It was Billie Jean King who famously said all those years ago that “pressure is a privilege” – and no one argues with BJK. But, even so, it doesn’t make pressure any easier to deal with. And the pressure of being the hometown hero in a final is about as big as it gets.
WTA/ATP: Life in the pressure cooker
Barbora Krejcikova, Elise Mertens, Novak Djokovic and Taylor Fritz all performed well this weekend.
Krejcikova is "a different player"
Yet for Barbora Krejcikova, playing in front of a packed house in Ostrava was just the sort of pressure she needed. After an injury-blighted season, she notched up her second title in two weeks by beating Iga Swiatek 5-7, 7-6(4), 6-3. It took three hours and 16 minutes of hard graft but, cheered to the rafters by the Czech crowd, she finally wrenched the trophy from the world No.1’s grasp. It was the first time Swiatek had been beaten in a final since 2019 but if the followers of the form book were surprised, Krejcikova wasn’t.
“I always felt like [my tennis] is there, it's just hiding,” she told the WTA website. “I didn't just forget all that I did last year. I still felt like it's there.”
Last year, the 26-year-old Czech won the Roland Garros title. A Grand Slam singles champion at last, she had announced herself as a major contender. At the start of this year, she reached the final in Sydney and the quarter-finals at the Australian Open. By February, she was the world No.2. But that was when she was felled by an elbow injury and did not play again until it was time to defend her Roland Garros trophy. And that did not go well – she lost in the first round.
No matter; Krejcikova kept working and waiting. The results stubbornly refused to materialise but as she headed to Tallinn last week, she felt that things were beginning to fall into place. At the end of that week, she was able to lift her first piece of silverware in 14 months. By the time she got to Ostrava, she was back in the groove.
“I'm really pleased that everything that I went through and everything that happened,” she said. “It changed me and gave me extra energy. I think I'm a different player, a different person. I'm really happy to be part of the big game again.”

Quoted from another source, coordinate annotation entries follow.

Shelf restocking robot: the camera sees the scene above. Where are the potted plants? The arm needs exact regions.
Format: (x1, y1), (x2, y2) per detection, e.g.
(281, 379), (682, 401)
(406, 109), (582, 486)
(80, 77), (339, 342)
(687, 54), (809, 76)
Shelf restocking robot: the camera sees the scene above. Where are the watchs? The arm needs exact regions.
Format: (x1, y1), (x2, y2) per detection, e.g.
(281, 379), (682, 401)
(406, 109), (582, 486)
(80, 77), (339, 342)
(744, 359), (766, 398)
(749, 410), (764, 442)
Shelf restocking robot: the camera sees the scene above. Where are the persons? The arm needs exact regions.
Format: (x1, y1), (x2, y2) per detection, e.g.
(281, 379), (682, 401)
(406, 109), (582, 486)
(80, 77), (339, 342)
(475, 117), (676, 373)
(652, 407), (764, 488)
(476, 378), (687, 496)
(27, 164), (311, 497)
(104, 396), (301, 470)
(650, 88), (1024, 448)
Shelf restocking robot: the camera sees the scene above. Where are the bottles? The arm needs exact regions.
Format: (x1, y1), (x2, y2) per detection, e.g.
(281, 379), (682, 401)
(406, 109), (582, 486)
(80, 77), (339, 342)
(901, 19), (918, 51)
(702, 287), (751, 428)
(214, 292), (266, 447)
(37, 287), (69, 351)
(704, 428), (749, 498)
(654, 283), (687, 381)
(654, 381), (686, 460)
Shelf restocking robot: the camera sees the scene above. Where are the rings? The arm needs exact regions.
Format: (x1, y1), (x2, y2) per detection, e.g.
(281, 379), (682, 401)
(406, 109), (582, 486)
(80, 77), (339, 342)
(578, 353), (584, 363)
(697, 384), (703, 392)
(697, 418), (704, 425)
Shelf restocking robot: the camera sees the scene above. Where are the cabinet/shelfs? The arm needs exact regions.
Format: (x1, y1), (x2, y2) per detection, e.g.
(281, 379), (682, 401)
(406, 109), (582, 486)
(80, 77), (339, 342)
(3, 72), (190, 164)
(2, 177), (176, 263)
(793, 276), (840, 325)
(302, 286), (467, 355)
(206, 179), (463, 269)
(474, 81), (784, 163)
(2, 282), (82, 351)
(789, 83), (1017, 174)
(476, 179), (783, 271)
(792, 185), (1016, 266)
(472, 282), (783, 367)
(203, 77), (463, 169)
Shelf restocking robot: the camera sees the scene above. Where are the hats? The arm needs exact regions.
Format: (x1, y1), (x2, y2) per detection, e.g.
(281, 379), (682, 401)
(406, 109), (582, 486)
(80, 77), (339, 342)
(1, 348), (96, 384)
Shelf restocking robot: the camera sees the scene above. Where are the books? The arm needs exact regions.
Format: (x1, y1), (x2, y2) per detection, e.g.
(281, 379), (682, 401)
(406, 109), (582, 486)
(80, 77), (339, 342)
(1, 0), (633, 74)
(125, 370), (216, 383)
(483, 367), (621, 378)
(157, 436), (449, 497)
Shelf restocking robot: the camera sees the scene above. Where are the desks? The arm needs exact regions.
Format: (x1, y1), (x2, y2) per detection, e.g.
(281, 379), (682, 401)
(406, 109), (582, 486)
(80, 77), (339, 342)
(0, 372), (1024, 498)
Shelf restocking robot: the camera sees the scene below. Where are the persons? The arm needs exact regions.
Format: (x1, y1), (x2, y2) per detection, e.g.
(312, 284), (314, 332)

As for that pressure business, Krejcikova was loving every minute of it.
“I was expecting it to be a big match so I was enjoying it,” she said. “Playing finals against Iga is really difficult, but I'm really happy that I was able to do that. I was putting in so much effort and so much fight; fighting until the last ball. For sure it's one of the biggest matches for me, with the performance and the conditions, the atmosphere with the fans, just everything. It was one of the most amazing matches for me.”
Djokovic is really back
Novak Djokovic was enjoying the same feeling of elation and satisfaction of a job well done as he, too, collected his second title in two weeks. The Serb eased his way past Stefanos Tsitsipas 6-3, 6-4 in a brisk 76 minutes to win the Astana Open. Following on from his win in Tel Aviv the previous week, it is a victory that will send a chill through the locker room. Djokovic is back.
After 10 weeks of twiddling his thumbs after Wimbledon (his vaccination status meant that he was unable to enter the United States for the hard court summer swing), he is rested, fit and, seemingly, in blistering form. And he cannot wait to get his teeth into the last few weeks of the season.
“I could not ask for a better re-start of the season,” he said. “I’m super-pumped and motivated to end the season as well as I have done these past couple of weeks.”
Fritz, a third title and the top 10
If Djokovic was pleased with his win, Taylor Fritz was utterly stunned with his. He edged past Frances Tiafoe 7-6(3), 7-6(2) to claim the Japan Open in Tokyo on Sunday but just days before, he was confined to his hotel room in Seoul and feeling dreadful after testing positive for Covid. After a week in quarantine, he was cleared to travel just in time to catch a flight to Tokyo and sign in for the tournament. Once in, he hit the ground running.
"It's really crazy that I went from being in quarantine, having to fly here, and then winning the tournament,” he said. “It's definitely something that I didn't expect."
Never doubting that he could hit the ball well enough, his main concern was that the aftereffects of the virus coupled with a week of inactivity would leave him short on stamina. Fortunately, the fast courts helped him – shorter rallies, less running – in the early rounds and by the time he got to the final he was back to full strength. Just to make the victory all the sweeter, his third title of the year pushed him into the world’s top 10 for the first time – he is currently ranked No.8.
Mertens stops Cornet
Elise Mertens wasted no time in securing her first title in 18 months and the seventh of her career. She powered through the last 11 games of the Jasmin Open final in Monastir to marmalise Alize Cornet 6-2, 6-0 in 82 minutes. And Cornet had not dropped a set all week until then. After a pretty underwhelming year so far, it was just the tonic the Belgian was looking for.
“When they said I was in my first semi-final this year, I was like, ‘OK, it’s October, it’s never too late to start the year, or end the year with a good one,’” she said. "It gives you confidence, and it gives you a little boost for all the work that you do. Never stop believing, I guess, and I have my seventh title."